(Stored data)
□ □ □
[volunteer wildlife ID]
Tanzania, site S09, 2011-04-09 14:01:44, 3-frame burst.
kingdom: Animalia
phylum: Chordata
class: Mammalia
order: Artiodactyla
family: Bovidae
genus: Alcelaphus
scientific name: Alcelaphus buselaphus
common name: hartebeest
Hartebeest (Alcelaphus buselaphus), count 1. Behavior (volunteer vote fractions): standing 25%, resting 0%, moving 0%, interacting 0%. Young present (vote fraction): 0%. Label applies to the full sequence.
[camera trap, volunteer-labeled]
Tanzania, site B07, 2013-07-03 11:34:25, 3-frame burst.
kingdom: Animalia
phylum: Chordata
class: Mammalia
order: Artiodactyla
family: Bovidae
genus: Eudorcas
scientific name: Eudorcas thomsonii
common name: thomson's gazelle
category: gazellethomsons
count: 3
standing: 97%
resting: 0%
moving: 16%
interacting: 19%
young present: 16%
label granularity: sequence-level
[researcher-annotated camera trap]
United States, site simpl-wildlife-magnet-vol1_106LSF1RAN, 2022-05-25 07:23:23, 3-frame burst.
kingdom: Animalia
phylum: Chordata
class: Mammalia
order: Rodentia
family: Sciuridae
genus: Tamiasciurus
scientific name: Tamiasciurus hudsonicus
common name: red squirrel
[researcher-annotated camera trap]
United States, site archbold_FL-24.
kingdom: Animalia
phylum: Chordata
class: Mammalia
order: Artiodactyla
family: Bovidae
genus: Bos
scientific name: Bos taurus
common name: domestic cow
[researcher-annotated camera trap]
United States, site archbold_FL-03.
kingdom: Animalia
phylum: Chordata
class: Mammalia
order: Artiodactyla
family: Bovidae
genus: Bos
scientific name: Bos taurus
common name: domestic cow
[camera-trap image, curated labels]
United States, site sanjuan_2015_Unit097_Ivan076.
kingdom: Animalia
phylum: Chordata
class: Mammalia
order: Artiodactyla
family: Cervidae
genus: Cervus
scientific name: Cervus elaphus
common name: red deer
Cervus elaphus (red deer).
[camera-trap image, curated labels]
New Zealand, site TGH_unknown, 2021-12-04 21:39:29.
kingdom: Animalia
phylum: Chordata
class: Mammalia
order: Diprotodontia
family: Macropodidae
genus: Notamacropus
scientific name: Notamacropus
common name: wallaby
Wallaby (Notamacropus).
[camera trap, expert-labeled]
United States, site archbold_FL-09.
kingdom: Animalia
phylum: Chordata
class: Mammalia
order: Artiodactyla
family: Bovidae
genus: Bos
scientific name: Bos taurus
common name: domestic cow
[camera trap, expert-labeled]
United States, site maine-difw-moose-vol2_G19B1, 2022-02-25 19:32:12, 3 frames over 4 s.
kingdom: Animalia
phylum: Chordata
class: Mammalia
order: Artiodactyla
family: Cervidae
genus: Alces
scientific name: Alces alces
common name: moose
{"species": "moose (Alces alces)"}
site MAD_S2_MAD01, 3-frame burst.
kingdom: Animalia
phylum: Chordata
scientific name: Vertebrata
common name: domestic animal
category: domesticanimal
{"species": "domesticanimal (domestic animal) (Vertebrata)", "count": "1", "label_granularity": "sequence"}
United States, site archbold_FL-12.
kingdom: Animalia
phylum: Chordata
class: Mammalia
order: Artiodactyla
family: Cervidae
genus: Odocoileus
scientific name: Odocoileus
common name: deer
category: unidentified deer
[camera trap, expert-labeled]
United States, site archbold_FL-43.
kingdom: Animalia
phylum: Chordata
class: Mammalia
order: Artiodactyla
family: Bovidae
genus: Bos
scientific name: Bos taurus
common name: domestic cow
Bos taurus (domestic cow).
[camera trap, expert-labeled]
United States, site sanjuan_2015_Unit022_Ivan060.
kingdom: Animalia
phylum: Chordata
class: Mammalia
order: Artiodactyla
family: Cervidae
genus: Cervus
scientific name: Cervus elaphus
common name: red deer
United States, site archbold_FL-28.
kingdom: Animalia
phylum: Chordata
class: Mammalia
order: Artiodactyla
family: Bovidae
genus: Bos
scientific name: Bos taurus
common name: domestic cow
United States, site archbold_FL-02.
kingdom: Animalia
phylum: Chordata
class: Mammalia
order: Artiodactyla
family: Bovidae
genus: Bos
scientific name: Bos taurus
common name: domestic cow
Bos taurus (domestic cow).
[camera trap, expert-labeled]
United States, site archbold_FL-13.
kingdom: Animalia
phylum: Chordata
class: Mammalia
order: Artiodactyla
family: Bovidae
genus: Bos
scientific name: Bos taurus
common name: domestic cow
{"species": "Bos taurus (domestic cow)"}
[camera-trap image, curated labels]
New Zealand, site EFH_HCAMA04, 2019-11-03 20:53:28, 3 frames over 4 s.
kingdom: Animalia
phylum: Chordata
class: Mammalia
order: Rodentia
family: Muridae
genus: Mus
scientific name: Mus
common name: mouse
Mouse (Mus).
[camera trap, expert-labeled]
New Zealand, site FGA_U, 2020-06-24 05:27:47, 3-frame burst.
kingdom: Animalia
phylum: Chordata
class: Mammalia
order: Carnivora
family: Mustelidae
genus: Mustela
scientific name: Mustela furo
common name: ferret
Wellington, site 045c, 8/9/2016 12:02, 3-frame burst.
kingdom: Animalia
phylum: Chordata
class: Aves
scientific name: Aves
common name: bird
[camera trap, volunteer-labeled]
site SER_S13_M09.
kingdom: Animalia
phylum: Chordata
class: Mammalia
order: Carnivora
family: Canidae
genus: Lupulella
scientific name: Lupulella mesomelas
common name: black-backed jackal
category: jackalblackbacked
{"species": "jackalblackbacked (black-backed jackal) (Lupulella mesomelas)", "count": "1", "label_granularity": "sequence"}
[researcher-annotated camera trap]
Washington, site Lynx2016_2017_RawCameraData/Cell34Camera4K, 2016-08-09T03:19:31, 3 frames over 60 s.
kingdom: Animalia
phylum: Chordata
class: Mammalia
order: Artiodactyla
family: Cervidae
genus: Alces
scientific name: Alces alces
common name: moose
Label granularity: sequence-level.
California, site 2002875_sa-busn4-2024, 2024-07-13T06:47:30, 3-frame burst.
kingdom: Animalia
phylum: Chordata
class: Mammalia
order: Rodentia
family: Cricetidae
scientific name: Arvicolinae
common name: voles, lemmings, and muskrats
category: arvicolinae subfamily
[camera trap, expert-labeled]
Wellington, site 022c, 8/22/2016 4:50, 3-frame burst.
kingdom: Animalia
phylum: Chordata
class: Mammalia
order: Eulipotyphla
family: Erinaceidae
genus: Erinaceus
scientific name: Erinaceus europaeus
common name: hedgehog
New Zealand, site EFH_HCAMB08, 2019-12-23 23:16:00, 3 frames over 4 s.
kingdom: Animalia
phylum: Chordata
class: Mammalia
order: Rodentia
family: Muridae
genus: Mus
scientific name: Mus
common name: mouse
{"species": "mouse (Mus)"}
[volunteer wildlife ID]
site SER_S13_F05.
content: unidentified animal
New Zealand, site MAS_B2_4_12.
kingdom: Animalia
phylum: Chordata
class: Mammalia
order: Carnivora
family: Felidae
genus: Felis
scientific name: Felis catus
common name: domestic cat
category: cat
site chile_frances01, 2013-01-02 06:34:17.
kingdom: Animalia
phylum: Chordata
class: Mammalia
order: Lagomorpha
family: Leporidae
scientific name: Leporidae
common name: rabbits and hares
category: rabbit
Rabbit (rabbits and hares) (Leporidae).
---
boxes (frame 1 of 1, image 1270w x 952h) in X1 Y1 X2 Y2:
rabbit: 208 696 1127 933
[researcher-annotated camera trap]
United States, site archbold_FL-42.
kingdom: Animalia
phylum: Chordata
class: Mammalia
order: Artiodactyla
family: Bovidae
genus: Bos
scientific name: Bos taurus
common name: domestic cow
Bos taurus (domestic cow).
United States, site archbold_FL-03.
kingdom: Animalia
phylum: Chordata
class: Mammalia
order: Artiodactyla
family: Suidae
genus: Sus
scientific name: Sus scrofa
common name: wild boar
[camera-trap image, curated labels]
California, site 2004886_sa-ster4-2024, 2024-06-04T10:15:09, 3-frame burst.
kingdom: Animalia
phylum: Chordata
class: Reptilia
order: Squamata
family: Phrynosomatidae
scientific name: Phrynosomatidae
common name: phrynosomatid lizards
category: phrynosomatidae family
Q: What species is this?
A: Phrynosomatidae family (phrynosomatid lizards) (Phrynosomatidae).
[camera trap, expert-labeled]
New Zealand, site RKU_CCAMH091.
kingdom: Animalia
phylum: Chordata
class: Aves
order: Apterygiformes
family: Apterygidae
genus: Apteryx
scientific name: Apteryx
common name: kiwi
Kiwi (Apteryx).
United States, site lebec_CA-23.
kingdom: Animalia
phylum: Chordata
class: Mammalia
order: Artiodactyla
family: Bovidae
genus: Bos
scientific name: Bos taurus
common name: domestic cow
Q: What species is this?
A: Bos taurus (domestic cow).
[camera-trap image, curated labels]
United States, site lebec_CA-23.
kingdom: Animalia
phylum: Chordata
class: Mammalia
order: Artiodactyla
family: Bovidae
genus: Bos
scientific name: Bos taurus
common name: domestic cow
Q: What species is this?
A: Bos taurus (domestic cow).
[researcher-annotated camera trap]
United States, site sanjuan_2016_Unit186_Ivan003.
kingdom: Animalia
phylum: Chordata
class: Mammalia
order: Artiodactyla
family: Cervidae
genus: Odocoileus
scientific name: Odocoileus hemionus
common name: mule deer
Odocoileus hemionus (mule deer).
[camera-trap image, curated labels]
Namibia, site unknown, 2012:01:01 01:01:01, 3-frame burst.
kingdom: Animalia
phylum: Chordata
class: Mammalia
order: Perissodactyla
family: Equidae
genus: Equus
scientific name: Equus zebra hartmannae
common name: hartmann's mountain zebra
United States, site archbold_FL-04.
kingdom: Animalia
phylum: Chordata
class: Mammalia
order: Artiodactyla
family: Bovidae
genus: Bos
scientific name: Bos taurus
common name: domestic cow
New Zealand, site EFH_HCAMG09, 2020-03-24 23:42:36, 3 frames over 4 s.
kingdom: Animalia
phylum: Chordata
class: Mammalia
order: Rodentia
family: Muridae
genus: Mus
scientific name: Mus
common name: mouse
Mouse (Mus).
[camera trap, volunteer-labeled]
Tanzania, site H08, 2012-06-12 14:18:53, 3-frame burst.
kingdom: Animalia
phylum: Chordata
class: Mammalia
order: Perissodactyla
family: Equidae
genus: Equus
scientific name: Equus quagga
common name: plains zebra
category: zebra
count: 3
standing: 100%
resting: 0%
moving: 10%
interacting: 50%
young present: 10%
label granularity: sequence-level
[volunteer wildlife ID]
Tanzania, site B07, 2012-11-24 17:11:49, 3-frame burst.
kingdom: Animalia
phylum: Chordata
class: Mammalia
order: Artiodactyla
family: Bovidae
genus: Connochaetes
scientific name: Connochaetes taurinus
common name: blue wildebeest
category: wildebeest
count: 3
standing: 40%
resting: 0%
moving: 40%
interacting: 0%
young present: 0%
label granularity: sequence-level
□ □ □
• REQUIRED WORK: Please copy, exactly and with nothing else, the lines above beginning at the line that has "scientific name: Mustela furo" and ending with the line that has "genus: Lupulella".

• TASK ANSWER:
scientific name: Mustela furo
common name: ferret
Wellington, site 045c, 8/9/2016 12:02, 3-frame burst.
kingdom: Animalia
phylum: Chordata
class: Aves
scientific name: Aves
common name: bird
[camera trap, volunteer-labeled]
site SER_S13_M09.
kingdom: Animalia
phylum: Chordata
class: Mammalia
order: Carnivora
family: Canidae
genus: Lupulella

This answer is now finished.